> Data
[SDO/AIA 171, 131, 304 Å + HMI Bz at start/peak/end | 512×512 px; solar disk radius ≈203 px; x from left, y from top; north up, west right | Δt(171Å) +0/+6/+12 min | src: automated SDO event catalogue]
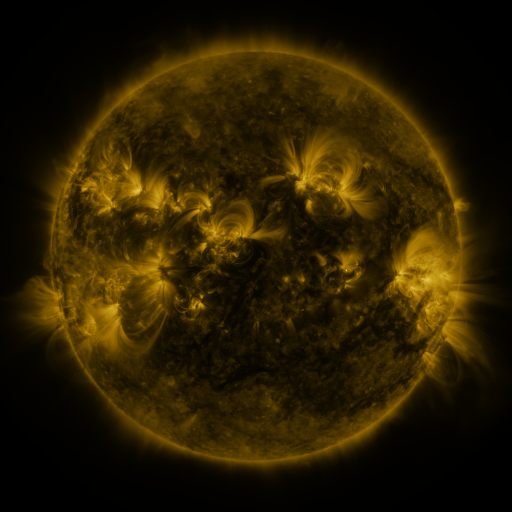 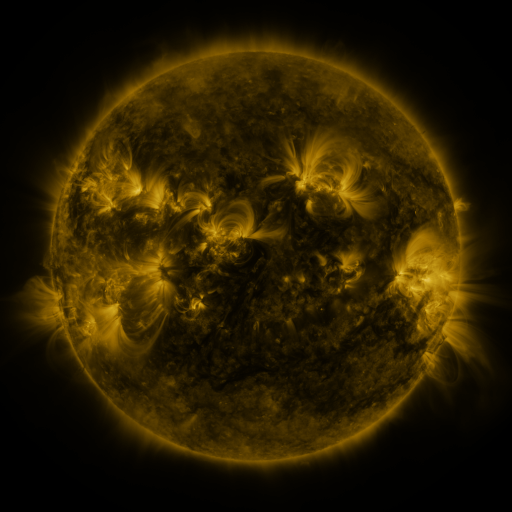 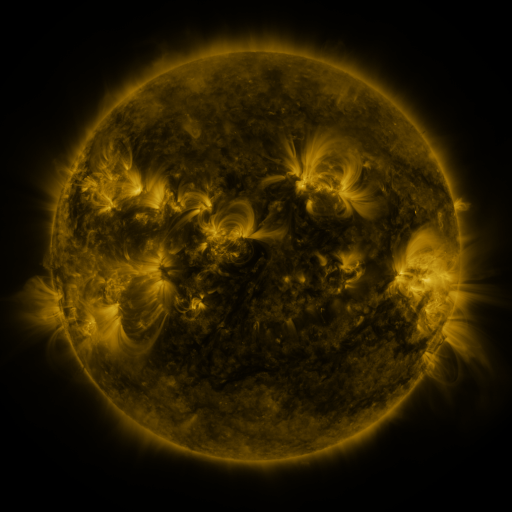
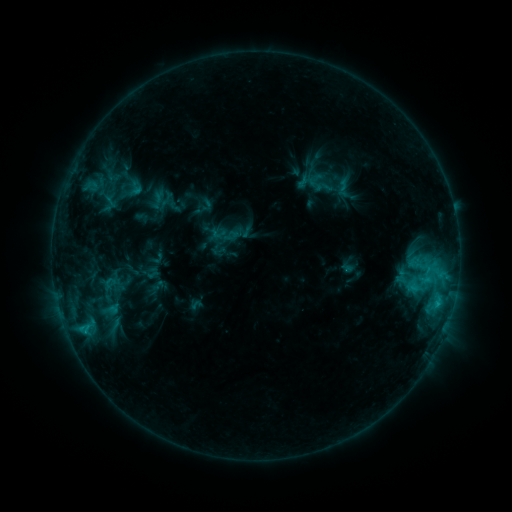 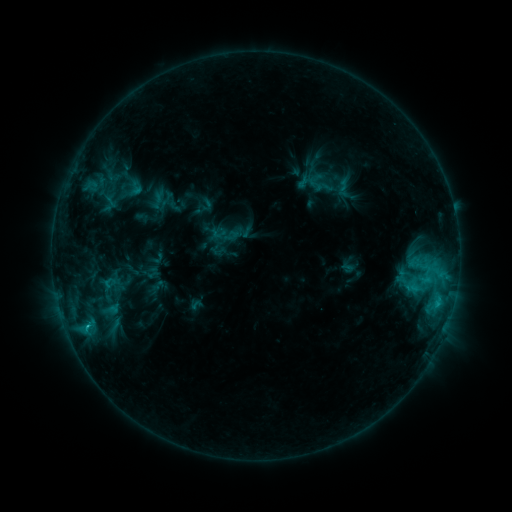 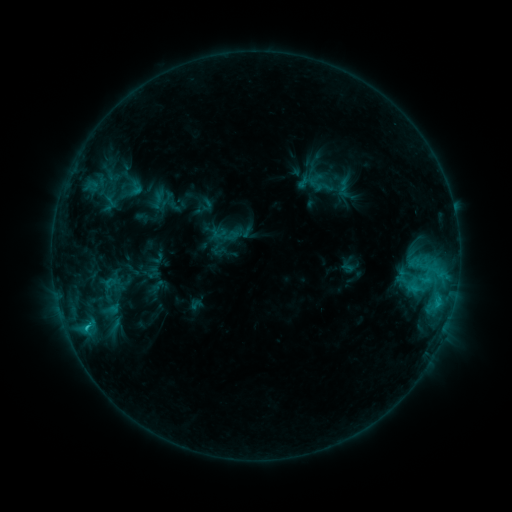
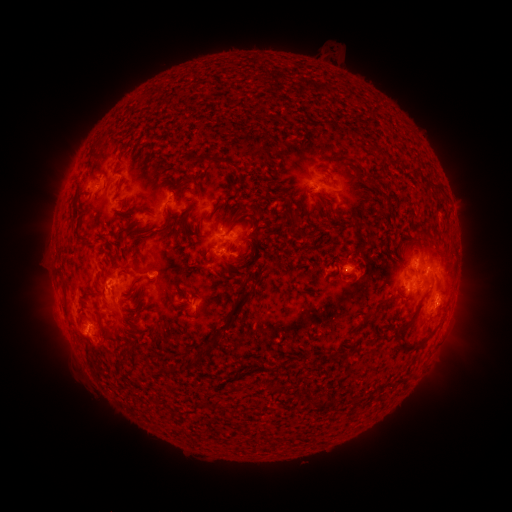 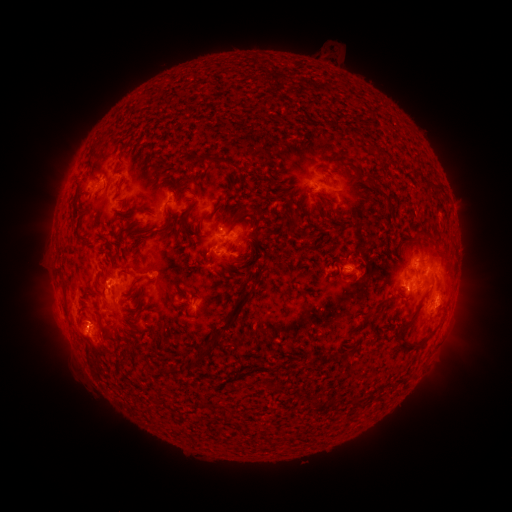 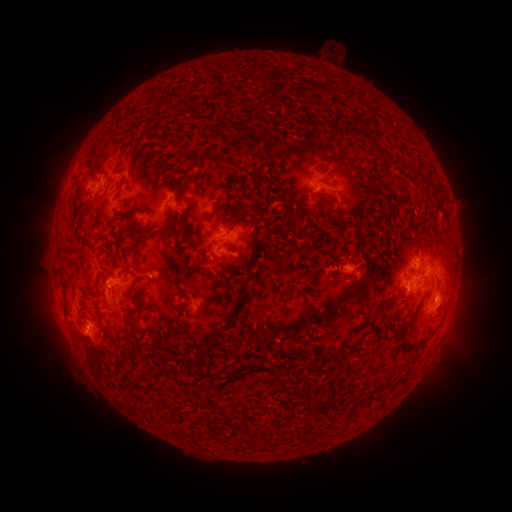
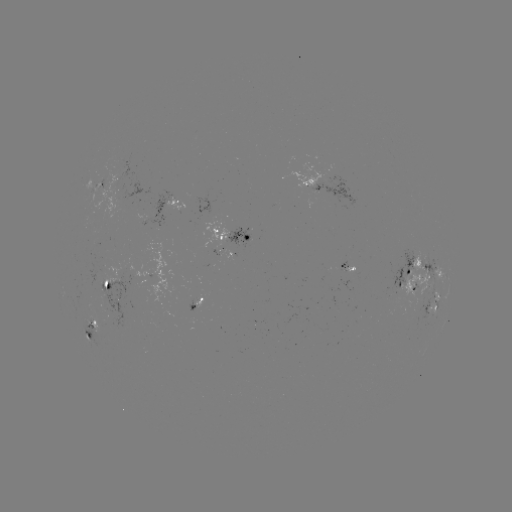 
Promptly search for C2.3 flare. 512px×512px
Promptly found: (87, 324).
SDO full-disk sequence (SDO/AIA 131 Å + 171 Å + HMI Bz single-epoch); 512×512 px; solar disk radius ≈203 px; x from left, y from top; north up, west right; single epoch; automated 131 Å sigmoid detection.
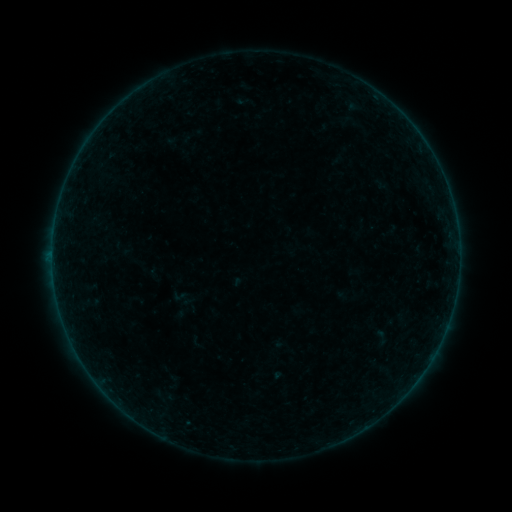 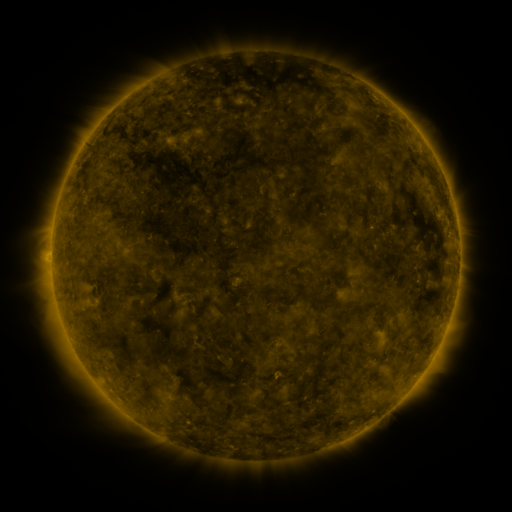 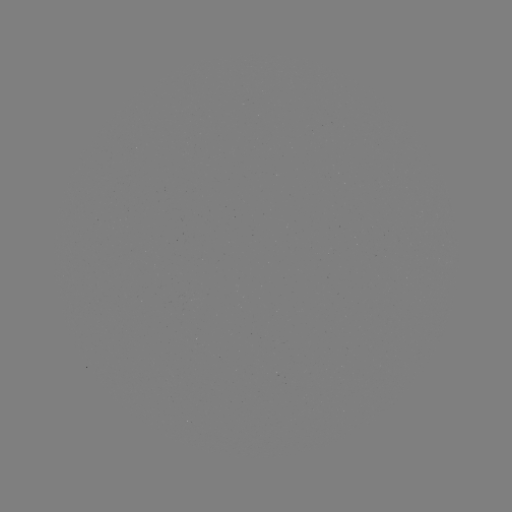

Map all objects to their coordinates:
sigmoid: (180, 296)
sigmoid: (381, 337)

> Required task
Reproduce all of the material above word for word, omitting the pictures.

> Solution for this exercise
[SDO/AIA 171, 131, 304 Å + HMI Bz at start/peak/end | 512×512 px; solar disk radius ≈203 px; x from left, y from top; north up, west right | Δt(171Å) +0/+6/+12 min | src: automated SDO event catalogue]
Promptly search for C2.3 flare. 512px×512px
Promptly found: (87, 324).
SDO full-disk sequence (SDO/AIA 131 Å + 171 Å + HMI Bz single-epoch); 512×512 px; solar disk radius ≈203 px; x from left, y from top; north up, west right; single epoch; automated 131 Å sigmoid detection.

Map all objects to their coordinates:
sigmoid: (180, 296)
sigmoid: (381, 337)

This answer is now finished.